> [小課題] Platform Engineering Kaigi 2025の参加レポートを、示されている最後の文の後から書き継ぎなさい。

> [本文抜粋]
はじめに
先日、Platform Engineering Kaigi(PEK) 2025へ行ってきた。
今回はその参加レポートを書いていく。
普段の業務ではSREチームに所属しているが、Platform Engineeringにも関心があり今回で色々事例を知ろうとして参加。
ちなみに、SREとPlatform Engineeringの違いはざっとこんな感じ。
- SRE: システムの信頼性、可用性を担保
- Platform Engineering: 開発者の開発効率を上げるプラットフォームを提供
より開発者の開発体験を向上させるという点にフォーカスしている。
会場の様子

会場は中野セントラルパークカンファレンス。大きい会場だった。SRE Kaigiぶりの参加かな。

スポンサーさんのブースも色々あり、スタンプラリーで10枚シールを集めると景品ゲットできるとのことで10ブース回ってみた。
いろいろなブースの方たちと話せて楽しかったし、勉強になった。

書籍販売のコーナーもあり、今回の同人販売で新刊として販売されていた「AI NATIVE PLATFORM ENGINEERING」とまだ買えてなかった「SREの知識地図」を買った。
これから読むのが楽しみ。
NOC部屋、わいわい見学お待ちしております #PEK2025
— Platform Engineering Kaigi / クラウドネイティブイノベーターズ協会 (@cnia_pfem) September 18, 2025
場所は受付曲がって右手奥のほうの部屋です!! pic.twitter.com/bHPaiXtQNa
会場のWi-Fiを構築したNOCの部屋もあった。
Kubernetesで動いていてたり、なかなかリッチな構成だった。
お弁当ありがたい!!#PEK2025 pic.twitter.com/AkbdknRATH
— こうじゅん@SRE (@kouzyunJa) September 18, 2025
ランチセッションではお弁当が配られていて、なかなかありがたかった。
ローストビーフサンド美味しかった。
参加したセッション
ここからは参加したセッションについていくつか書いていく。
キーノート「Engineering Tomorrow’s Platforms: Staying Relevant in the Age of AI」
Trifork UKにてCTO兼Business Unit LeadをされているNickiさんのキーノート。

> [表示情報]
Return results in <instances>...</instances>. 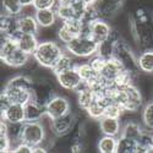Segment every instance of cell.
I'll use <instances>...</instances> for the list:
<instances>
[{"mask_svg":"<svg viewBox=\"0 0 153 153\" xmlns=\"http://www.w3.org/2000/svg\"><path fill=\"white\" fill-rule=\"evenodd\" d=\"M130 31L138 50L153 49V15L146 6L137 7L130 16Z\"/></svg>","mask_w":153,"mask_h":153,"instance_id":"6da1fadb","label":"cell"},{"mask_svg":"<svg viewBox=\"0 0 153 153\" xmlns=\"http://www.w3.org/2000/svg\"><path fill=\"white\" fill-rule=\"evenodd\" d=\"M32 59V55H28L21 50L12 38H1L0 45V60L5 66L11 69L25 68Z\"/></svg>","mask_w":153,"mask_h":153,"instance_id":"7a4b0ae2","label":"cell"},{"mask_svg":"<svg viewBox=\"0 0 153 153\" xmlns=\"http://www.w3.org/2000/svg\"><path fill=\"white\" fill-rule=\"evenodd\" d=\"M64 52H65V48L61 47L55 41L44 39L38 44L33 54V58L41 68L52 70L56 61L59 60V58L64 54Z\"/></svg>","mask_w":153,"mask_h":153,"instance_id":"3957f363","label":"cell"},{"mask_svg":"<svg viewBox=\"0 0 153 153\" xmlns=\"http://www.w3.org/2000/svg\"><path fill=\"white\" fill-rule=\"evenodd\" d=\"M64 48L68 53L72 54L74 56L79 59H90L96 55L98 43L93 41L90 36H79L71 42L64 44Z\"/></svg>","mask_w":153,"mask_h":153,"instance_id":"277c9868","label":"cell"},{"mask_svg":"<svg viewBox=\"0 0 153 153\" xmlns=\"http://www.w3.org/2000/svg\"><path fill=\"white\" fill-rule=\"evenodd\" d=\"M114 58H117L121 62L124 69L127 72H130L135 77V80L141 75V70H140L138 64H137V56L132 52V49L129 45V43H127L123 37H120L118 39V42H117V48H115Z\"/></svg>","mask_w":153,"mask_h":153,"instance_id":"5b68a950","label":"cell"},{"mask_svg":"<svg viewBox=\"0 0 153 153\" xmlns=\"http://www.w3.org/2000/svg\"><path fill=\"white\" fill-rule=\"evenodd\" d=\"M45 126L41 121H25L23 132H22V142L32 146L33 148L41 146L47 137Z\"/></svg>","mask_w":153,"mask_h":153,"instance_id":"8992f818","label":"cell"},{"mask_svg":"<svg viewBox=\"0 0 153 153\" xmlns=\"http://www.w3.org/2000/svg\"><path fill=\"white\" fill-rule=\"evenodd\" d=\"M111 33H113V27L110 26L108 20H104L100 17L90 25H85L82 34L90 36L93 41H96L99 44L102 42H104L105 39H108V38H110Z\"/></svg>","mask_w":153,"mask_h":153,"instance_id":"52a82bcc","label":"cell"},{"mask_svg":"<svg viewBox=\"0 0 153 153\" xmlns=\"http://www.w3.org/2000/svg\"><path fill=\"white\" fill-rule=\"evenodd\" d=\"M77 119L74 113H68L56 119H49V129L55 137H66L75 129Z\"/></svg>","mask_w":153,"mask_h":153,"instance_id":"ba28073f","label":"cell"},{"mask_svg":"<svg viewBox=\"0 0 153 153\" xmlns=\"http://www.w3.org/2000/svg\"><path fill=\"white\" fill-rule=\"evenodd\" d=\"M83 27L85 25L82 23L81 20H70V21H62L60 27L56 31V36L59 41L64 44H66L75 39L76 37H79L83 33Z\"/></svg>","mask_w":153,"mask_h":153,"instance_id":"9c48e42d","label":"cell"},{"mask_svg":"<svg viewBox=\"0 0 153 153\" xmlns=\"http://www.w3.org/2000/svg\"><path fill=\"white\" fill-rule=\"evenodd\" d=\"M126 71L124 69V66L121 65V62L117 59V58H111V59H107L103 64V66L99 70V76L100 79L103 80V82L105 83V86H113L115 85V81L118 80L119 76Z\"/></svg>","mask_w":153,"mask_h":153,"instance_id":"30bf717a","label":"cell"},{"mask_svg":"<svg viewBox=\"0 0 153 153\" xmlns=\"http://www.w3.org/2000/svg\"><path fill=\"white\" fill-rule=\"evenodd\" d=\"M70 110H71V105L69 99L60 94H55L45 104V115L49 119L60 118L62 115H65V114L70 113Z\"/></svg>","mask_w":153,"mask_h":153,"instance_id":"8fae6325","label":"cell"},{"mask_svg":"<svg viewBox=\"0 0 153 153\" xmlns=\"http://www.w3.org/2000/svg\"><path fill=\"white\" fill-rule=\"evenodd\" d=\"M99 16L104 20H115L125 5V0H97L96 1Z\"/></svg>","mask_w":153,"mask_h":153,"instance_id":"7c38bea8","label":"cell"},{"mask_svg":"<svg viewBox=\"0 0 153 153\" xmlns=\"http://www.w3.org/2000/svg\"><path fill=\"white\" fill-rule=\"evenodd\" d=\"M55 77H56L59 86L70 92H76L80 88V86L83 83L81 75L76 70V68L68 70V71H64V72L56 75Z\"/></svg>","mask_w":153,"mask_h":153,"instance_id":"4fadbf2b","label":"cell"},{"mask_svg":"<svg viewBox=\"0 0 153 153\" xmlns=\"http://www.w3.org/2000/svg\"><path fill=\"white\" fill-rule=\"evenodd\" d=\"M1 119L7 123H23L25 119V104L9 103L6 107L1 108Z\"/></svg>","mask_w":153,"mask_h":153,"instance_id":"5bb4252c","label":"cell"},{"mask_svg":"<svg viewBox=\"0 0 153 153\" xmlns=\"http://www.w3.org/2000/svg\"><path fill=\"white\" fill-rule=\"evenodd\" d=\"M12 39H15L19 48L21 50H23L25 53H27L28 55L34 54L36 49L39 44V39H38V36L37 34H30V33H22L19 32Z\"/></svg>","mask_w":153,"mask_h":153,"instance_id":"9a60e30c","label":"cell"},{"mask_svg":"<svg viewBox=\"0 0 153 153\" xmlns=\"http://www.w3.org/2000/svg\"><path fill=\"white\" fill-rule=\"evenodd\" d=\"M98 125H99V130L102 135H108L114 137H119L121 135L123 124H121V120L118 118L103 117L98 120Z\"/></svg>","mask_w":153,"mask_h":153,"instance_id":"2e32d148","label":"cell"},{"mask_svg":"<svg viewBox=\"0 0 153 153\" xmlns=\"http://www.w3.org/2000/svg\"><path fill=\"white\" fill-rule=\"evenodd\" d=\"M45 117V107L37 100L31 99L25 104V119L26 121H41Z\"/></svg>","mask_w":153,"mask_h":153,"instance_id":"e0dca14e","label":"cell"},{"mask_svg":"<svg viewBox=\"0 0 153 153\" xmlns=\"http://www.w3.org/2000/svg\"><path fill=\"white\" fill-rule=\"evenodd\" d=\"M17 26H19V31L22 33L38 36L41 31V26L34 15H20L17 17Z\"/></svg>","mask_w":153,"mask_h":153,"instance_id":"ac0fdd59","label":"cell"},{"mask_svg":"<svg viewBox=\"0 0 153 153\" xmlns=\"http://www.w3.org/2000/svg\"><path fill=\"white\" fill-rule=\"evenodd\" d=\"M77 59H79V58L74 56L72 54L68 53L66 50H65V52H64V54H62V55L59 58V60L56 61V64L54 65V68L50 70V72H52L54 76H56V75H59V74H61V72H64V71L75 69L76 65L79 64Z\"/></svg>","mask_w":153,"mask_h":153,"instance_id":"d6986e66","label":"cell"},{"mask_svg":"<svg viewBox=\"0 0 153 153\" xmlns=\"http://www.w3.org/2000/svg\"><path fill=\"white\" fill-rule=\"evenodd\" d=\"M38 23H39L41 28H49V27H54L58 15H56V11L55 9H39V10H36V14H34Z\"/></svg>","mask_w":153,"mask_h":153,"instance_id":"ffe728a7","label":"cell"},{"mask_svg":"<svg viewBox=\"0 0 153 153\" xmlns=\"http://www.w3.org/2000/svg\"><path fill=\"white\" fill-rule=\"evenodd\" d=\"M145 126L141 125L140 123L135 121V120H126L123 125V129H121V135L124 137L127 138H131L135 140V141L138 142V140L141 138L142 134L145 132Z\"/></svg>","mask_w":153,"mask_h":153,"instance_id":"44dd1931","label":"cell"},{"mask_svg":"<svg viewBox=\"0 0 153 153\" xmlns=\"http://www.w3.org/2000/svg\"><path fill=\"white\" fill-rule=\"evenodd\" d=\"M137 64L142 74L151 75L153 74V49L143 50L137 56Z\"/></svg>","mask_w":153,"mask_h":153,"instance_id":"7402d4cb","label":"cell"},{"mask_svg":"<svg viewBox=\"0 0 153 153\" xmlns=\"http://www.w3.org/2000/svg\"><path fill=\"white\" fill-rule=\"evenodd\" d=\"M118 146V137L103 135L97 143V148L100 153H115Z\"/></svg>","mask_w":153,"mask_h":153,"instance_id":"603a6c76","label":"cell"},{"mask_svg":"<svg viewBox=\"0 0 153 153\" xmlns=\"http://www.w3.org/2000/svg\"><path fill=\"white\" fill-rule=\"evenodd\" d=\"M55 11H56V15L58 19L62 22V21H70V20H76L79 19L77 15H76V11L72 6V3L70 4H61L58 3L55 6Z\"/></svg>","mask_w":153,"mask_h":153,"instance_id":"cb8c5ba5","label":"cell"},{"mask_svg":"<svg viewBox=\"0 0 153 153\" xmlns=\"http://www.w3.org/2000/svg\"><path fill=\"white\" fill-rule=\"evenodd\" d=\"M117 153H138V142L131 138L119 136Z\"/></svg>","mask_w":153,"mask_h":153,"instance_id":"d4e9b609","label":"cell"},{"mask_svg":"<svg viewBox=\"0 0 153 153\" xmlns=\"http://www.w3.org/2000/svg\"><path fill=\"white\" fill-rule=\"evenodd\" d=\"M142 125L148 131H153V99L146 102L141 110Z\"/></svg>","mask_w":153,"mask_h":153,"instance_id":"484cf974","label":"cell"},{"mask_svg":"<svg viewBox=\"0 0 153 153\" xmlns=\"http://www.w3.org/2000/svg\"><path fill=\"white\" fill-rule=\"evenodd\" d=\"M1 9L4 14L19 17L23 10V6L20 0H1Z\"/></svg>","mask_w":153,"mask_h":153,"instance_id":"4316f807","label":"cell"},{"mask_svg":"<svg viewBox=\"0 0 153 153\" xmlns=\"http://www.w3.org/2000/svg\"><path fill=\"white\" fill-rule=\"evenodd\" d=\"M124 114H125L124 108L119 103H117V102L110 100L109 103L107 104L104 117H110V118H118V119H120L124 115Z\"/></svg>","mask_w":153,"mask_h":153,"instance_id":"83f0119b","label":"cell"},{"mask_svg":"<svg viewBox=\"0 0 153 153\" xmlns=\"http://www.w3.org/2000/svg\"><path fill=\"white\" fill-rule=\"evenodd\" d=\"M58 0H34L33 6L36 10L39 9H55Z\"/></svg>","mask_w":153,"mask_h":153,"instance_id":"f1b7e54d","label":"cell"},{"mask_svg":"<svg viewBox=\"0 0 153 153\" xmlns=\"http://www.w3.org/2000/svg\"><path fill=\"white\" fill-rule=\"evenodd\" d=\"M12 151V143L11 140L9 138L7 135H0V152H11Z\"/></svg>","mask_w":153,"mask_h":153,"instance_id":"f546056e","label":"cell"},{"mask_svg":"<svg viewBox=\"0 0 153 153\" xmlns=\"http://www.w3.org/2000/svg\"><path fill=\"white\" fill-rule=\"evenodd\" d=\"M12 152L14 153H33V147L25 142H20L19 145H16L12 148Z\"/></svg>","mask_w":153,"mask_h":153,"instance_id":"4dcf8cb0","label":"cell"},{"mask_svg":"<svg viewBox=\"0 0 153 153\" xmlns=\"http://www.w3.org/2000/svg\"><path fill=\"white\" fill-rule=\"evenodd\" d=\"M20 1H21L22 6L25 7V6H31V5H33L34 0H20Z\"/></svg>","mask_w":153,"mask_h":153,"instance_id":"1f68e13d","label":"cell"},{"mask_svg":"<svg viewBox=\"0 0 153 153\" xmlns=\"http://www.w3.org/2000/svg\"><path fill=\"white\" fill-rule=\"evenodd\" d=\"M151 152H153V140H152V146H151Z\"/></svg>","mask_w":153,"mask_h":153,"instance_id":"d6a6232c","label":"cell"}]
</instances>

---

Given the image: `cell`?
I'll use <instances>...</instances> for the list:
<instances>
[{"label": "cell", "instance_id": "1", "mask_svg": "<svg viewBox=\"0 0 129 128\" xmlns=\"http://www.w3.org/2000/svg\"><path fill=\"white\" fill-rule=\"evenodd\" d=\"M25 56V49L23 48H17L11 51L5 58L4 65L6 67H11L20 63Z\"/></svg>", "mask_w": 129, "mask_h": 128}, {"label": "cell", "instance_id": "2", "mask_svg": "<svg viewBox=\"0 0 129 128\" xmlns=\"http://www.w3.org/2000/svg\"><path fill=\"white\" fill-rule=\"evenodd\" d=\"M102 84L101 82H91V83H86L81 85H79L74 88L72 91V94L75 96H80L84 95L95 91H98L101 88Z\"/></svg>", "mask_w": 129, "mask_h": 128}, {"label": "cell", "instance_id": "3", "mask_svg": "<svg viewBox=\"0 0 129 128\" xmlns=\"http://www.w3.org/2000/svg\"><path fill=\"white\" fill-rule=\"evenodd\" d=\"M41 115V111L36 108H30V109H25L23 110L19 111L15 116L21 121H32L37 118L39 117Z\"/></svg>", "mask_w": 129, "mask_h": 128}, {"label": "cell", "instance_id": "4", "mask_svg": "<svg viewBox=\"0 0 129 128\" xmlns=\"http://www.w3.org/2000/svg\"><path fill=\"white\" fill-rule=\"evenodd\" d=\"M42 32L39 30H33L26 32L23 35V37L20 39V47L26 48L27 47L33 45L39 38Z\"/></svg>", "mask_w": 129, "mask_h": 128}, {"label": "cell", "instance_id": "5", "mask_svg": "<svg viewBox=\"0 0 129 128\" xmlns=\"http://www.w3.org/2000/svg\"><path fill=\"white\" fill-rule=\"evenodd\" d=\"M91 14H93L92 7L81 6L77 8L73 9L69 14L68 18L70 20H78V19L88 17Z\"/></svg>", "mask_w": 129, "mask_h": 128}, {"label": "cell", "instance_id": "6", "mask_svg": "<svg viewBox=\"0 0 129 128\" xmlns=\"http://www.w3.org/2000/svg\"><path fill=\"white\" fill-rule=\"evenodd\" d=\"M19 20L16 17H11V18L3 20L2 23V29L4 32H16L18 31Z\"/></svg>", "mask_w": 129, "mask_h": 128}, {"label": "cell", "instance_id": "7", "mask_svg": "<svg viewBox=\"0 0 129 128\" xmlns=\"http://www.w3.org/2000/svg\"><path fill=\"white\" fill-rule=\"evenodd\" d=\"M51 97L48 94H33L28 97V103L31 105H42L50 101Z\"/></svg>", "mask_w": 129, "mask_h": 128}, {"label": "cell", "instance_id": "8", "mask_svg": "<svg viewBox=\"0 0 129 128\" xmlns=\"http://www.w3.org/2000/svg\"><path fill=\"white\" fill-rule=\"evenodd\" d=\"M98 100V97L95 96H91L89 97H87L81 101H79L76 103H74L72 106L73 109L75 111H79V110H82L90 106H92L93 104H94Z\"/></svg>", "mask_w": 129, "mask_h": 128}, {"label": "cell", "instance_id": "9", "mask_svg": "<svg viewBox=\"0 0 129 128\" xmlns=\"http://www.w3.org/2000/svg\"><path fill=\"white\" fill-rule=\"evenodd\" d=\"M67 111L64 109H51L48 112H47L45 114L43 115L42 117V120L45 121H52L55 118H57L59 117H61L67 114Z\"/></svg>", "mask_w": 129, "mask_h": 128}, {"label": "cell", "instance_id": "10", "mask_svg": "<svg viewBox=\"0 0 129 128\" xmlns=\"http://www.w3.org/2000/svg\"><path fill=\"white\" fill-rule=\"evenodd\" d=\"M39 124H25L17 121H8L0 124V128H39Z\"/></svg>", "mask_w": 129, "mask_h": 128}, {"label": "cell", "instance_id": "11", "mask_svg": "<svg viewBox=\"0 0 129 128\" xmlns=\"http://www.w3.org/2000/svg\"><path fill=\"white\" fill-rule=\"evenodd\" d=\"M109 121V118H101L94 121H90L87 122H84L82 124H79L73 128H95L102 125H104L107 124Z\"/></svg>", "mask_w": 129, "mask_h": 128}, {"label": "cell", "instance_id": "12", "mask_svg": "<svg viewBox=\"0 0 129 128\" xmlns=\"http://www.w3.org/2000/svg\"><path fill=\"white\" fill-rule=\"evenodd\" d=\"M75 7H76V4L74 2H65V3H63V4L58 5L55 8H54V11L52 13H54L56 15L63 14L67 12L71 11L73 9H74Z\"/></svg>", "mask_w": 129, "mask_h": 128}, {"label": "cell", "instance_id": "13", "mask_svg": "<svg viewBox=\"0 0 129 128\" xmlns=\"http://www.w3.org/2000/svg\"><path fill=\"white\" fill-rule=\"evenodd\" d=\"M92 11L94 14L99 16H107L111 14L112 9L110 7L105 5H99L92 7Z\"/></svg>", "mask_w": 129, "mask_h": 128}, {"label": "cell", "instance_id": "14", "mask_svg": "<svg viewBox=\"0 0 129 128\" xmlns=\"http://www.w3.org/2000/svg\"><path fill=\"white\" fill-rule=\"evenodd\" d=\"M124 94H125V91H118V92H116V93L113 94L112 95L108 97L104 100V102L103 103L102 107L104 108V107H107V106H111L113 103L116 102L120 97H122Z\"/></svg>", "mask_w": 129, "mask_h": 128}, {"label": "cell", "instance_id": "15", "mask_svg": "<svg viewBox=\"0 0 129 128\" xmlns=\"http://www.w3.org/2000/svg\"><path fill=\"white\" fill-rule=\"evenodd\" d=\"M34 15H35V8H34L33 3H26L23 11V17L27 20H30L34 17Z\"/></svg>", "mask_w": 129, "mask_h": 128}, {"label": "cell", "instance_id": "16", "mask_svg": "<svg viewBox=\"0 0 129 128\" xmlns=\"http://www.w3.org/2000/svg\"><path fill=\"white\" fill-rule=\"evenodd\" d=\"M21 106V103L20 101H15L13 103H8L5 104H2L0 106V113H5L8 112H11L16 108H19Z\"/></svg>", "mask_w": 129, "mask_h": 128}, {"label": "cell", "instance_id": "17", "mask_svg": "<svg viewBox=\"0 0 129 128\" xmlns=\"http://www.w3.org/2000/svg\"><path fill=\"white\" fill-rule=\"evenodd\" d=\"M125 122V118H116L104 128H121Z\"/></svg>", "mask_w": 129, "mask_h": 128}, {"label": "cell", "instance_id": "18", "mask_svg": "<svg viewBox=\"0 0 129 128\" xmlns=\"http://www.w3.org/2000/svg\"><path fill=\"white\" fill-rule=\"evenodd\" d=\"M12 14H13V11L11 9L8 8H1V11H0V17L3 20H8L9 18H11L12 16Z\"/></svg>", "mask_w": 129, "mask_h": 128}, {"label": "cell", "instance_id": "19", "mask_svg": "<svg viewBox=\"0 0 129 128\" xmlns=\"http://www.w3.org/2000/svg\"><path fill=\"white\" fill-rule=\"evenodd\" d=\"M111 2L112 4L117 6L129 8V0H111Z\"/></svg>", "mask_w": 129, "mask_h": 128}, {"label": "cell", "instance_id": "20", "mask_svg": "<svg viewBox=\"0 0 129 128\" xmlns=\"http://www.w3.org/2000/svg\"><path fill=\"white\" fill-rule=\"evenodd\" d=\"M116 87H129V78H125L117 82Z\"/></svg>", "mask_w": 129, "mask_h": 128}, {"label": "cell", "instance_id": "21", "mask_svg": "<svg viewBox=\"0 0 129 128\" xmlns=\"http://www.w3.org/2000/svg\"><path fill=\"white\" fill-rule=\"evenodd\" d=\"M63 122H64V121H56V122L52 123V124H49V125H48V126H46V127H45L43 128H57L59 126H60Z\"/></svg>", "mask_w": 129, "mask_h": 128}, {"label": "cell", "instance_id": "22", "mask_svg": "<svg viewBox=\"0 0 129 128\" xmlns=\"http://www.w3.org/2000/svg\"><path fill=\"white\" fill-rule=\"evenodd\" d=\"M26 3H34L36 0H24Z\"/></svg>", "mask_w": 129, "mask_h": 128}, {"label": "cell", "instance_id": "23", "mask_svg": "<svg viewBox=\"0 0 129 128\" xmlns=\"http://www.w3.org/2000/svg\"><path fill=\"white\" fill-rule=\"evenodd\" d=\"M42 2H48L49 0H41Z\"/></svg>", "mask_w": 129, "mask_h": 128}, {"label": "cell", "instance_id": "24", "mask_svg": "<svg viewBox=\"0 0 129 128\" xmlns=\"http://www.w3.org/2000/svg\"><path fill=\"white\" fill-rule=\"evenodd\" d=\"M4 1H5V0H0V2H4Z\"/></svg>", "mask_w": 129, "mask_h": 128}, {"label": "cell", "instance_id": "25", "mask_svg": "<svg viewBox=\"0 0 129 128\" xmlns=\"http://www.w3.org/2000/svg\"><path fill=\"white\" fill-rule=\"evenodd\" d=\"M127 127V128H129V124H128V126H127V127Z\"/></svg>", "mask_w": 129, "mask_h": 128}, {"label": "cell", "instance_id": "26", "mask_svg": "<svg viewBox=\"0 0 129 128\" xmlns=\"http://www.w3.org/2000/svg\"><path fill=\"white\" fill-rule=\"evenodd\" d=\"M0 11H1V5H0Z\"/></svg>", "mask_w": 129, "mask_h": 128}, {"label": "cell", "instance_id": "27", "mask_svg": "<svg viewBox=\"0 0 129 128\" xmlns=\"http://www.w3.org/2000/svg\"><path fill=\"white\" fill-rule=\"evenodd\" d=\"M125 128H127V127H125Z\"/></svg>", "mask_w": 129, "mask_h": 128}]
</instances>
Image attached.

> [想定出力]
AI時代においてプラットフォームの未来はどうあるべきかという内容だった。
Platform Engineering Maturity Model (PEMM)
PEMMとはCNCFが出しているプラットフォームエンジニアリングの成熟度モデルのこと。
Maturity Model Matrixで自分たちの組織でどれだけPlatform Engineeringが浸透しているかを測ることができる。
まずは、このような指標で自分たちの組織がどれくらい成熟しているのか現在地を知ることが大事だという。
Platformのあるべき姿
Platformのあるべき姿として3つの柱を強調されていた。
- Platform as a Product
- 開発者をユーザと見立て、ユーザ体験を重視する
- リクエストや不満をAIが先読みし、リアルタイムでサポート
- Reliability(信頼性)
- ポリシー、Runbook、ゴールデンパスを提供
- ダッシュボードやAPMで問題を可視化し、自然言語で調査可能(例: Datadog Bits AI)
- 過剰なIAMポリシーの利用は避け、プラットフォーム側でガイドする
- Self-Service(セルフサービス)
- 開発者が自分で使えるポータルを提供
- 自然言語で質問・操作可能
- CLIショートカットやオンボーディング支援、ドキュメント検索
ユーザのリクエストや不満を拾う方法を「明に・暗に」という言い方で話されていたのは印象的だった。
- 明示的: アンケートなどで直接ヒアリング
- 暗黙的: チャットの質問履歴や利用メトリクスからAIで抽出
チャットの履歴からどこに不満やストレスがあるのかを探ることができる暗のアプローチは個人的に新鮮だった。
AIの3つのインパクト
AIが普及していくことで3つの観点でPlatformに変化がある。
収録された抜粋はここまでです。